Neither of these schemes is precisely new. There have been “garbage books” for sale on Amazon for a long time: plagiarized books and books with stolen text run through Google Translate a few times and books with straight gobbledygook as the text. It’s not unheard of for those books to have the byline of a legitimate author, all the better to trick unsuspecting readers into buying them. Likewise, people have sent plagiarized submissions to literary magazines for a long time.
What’s new right now is the scale of the operation. AI makes it easy for scammers and side hustlers to do their work in massive quantities.
In July, authors Christopher Golden and Richard Kadrey joined Sarah Silverman in filing a class action lawsuit against OpenAI and Meta, alleging that the companies used multiple books, including Silverman’s memoir, as part of their training sets.
Authors, Geraldine Brooks declared at the Martha’s Vineyard Book Festival this month, “are the ones who should be going on strike.” She was increasingly concerned that none of her contracts had any language in them about AI.
It was in the midst of this increasingly agitated atmosphere that the website Prosecraft emerged into the spotlight in early August. A product of software company Shaxpir that went live in 2019, Prosecraft ranks books based on how many words they have, how often they use passive voice, how often they use adjectives, and the vividness of their language. Its database includes analytics for many books already under copyright, although it does not include their text.
“This company Prosecraft appears to have stolen a lot of books, trained an AI, and are now offering a service based on that data,” wrote novelist Hari Kunzru on Twitter.
Prosecraft doesn’t use AI. It uses an algorithm without any generative AI properties. It’s also not particularly profitable. According to creator Benji Smith, it “has never generated any income.” Still, authors en masse saw it as just more of the same urgent threat they were already facing: a slick tech interface no one asked for, all its value scraped from their own work, without their permission. Facing a virulent outcry on social media, Smith took Prosecraft down.

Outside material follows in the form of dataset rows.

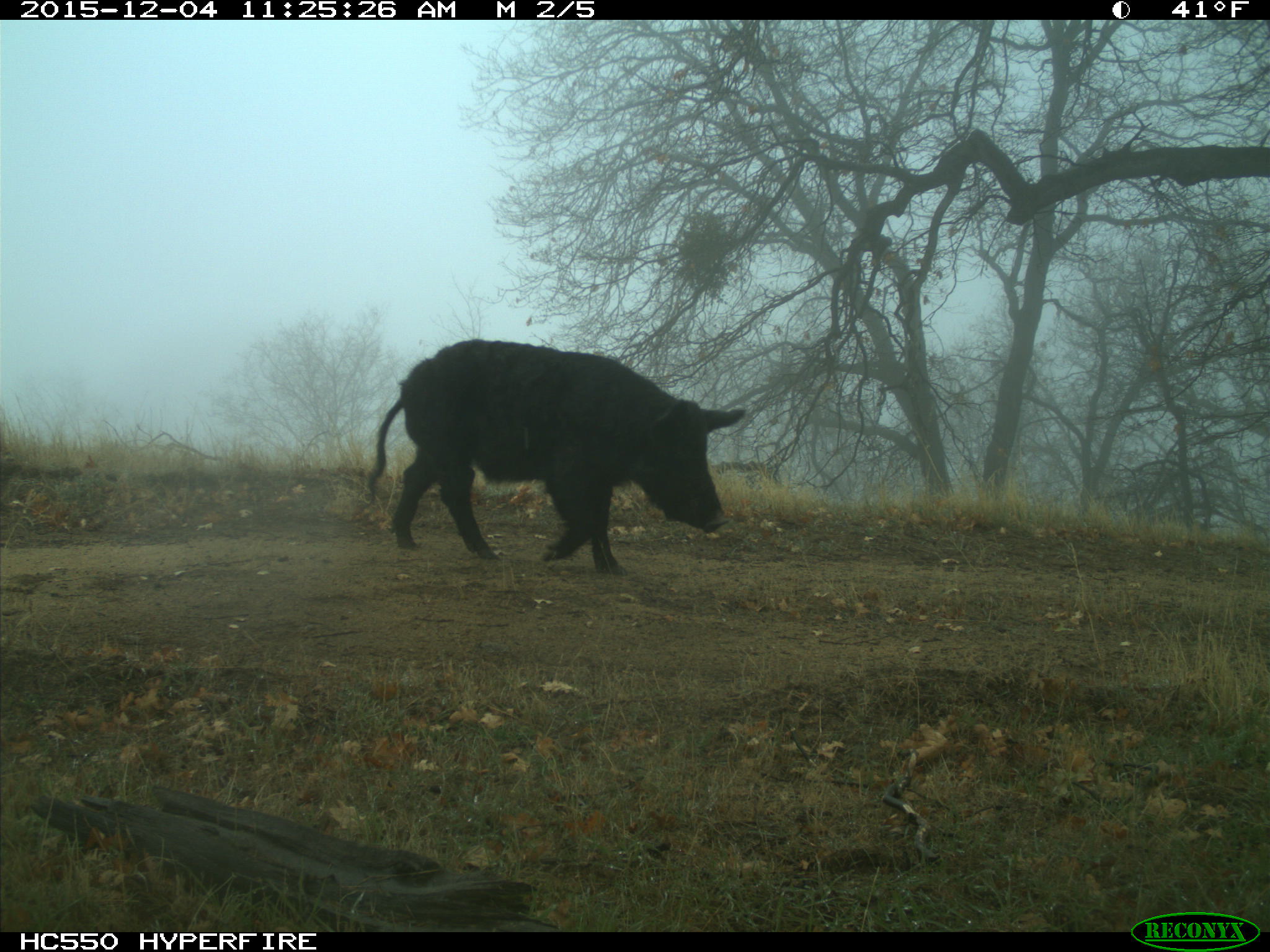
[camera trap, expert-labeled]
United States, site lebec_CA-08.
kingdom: Animalia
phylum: Chordata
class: Mammalia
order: Artiodactyla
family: Suidae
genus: Sus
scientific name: Sus scrofa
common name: wild boar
Sus scrofa (wild boar).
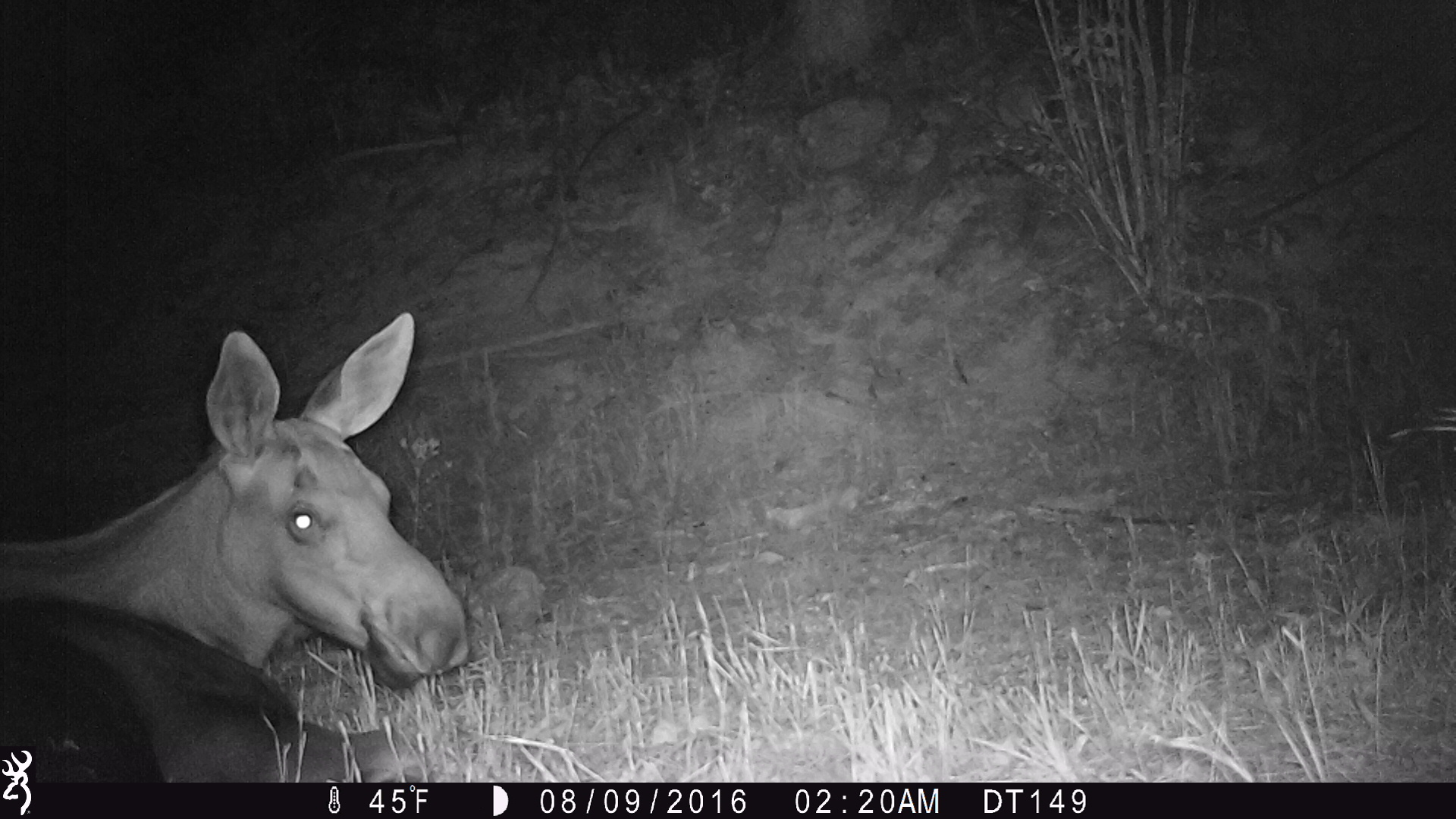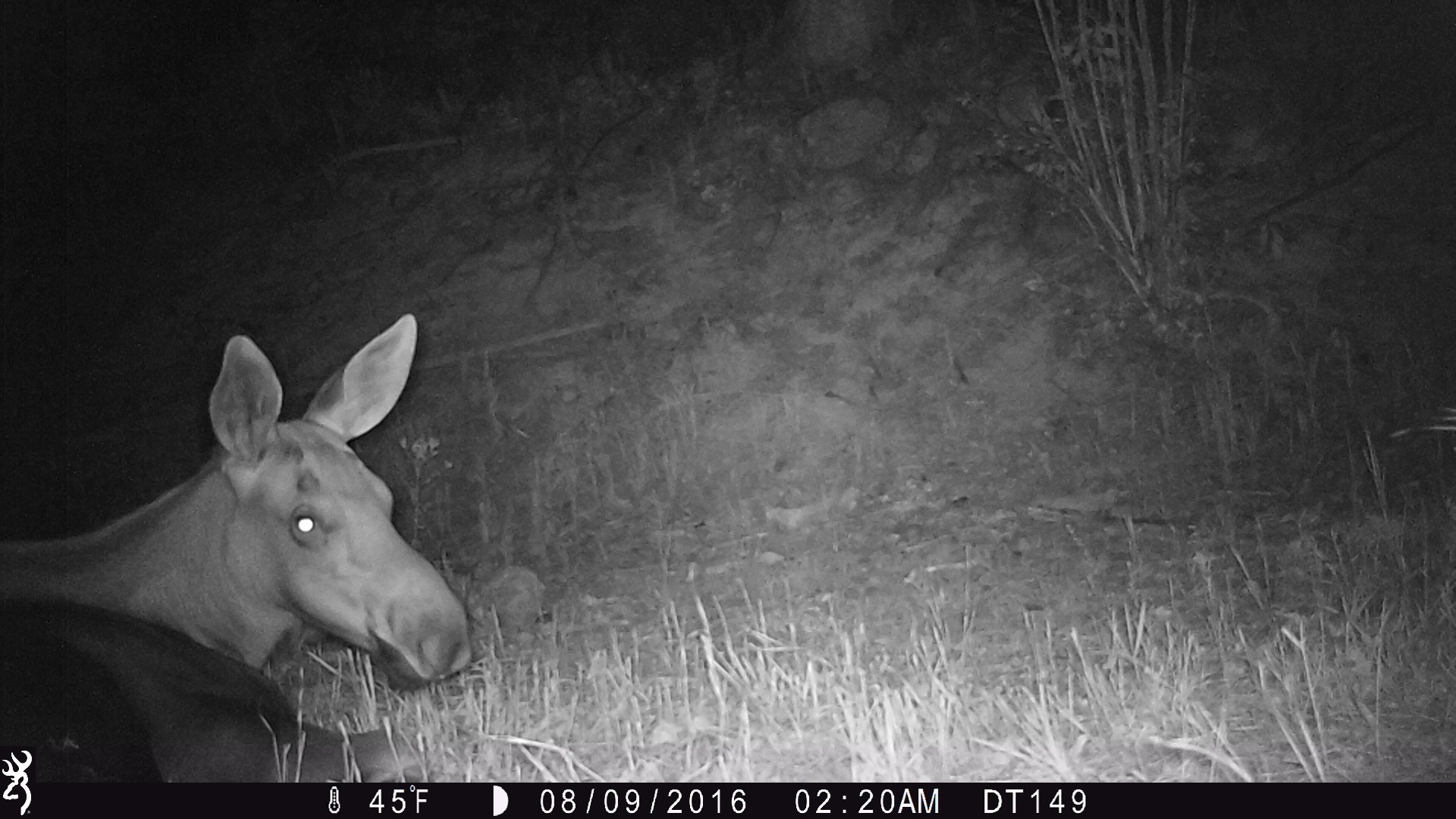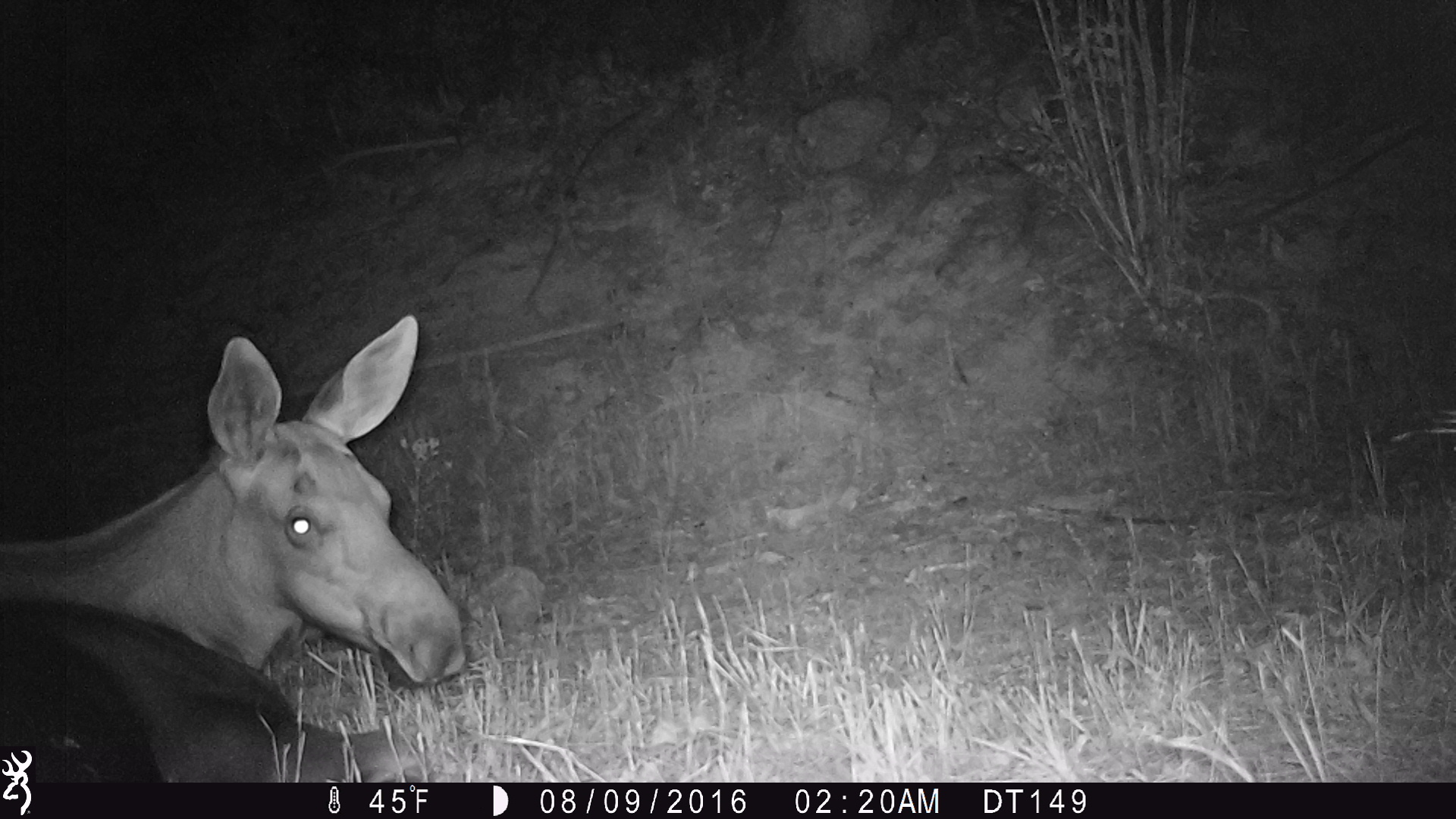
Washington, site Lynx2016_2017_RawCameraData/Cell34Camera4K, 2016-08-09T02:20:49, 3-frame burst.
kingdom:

Meanwhile, the New York Times reports that about 50 companies that actually do use AI to create, package, edit, and market books have launched over the past year. An irony here is that publishing is a business of notoriously low margins, and those margins are getting smaller. A 2018 Authors Guild survey found that the median annual income for authors was $6,080, down from $12,850 in 2007. It also found that only 21 percent of full-time published authors derived 100 percent of their individual income from book-related income, and for those who did, the median income was $20,300.
The people who tell our stories are already stretched very, very thin. As a culture, we have spent decades undervaluing their labor, treating writing as a passion project that does not deserve remuneration rather than skilled labor that ought to come with a paycheck.
Now, AI has become a powerful tool for grifters to use to try to vacuum up the little money we do award to writers. The side hustle hustles on.